(Records from a dataset)
■ ■ ■

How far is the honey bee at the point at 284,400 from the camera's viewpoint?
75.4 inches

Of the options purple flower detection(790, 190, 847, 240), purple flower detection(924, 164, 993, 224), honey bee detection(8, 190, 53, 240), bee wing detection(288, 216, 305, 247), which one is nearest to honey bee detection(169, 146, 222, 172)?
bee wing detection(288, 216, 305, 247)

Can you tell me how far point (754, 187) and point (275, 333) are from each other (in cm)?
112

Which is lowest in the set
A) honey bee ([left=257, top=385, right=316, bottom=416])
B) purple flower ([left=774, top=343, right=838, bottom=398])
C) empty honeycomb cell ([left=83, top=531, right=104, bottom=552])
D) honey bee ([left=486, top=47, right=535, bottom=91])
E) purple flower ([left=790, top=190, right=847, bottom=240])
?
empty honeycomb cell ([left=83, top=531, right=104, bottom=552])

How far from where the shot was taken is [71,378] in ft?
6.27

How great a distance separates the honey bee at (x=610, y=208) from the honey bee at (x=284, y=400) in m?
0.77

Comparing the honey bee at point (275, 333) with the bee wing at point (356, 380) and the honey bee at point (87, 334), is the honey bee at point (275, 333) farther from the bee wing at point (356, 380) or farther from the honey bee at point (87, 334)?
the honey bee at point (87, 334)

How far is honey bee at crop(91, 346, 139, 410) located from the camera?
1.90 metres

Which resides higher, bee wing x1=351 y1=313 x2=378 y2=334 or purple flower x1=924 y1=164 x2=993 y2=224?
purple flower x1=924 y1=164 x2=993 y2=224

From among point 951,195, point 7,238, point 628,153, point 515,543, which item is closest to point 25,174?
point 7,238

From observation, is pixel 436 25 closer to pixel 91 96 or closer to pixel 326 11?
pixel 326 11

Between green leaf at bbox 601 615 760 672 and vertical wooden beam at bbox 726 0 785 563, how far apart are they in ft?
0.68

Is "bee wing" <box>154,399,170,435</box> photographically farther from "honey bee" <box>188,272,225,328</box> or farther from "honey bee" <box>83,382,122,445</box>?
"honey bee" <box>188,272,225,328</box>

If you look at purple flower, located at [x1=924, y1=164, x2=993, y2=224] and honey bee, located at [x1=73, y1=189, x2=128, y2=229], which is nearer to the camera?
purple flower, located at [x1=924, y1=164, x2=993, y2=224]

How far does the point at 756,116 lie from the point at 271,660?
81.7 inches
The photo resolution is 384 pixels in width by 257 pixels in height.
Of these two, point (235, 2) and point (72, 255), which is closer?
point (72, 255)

■ ■ ■

#### Exercise
Extract every line from the one containing "From observation, is" through the last line of the data, inclusive, exactly as written.

#### Finished task
From observation, is pixel 436 25 closer to pixel 91 96 or closer to pixel 326 11?
pixel 326 11

Between green leaf at bbox 601 615 760 672 and vertical wooden beam at bbox 726 0 785 563, how far apart are they in ft?
0.68

Is "bee wing" <box>154,399,170,435</box> photographically farther from "honey bee" <box>188,272,225,328</box> or farther from "honey bee" <box>83,382,122,445</box>?
"honey bee" <box>188,272,225,328</box>

If you look at purple flower, located at [x1=924, y1=164, x2=993, y2=224] and honey bee, located at [x1=73, y1=189, x2=128, y2=229], which is nearer to the camera?
purple flower, located at [x1=924, y1=164, x2=993, y2=224]

How far does the point at 756,116 lie from the point at 271,660?
81.7 inches
The photo resolution is 384 pixels in width by 257 pixels in height.
Of these two, point (235, 2) and point (72, 255), which is closer?
point (72, 255)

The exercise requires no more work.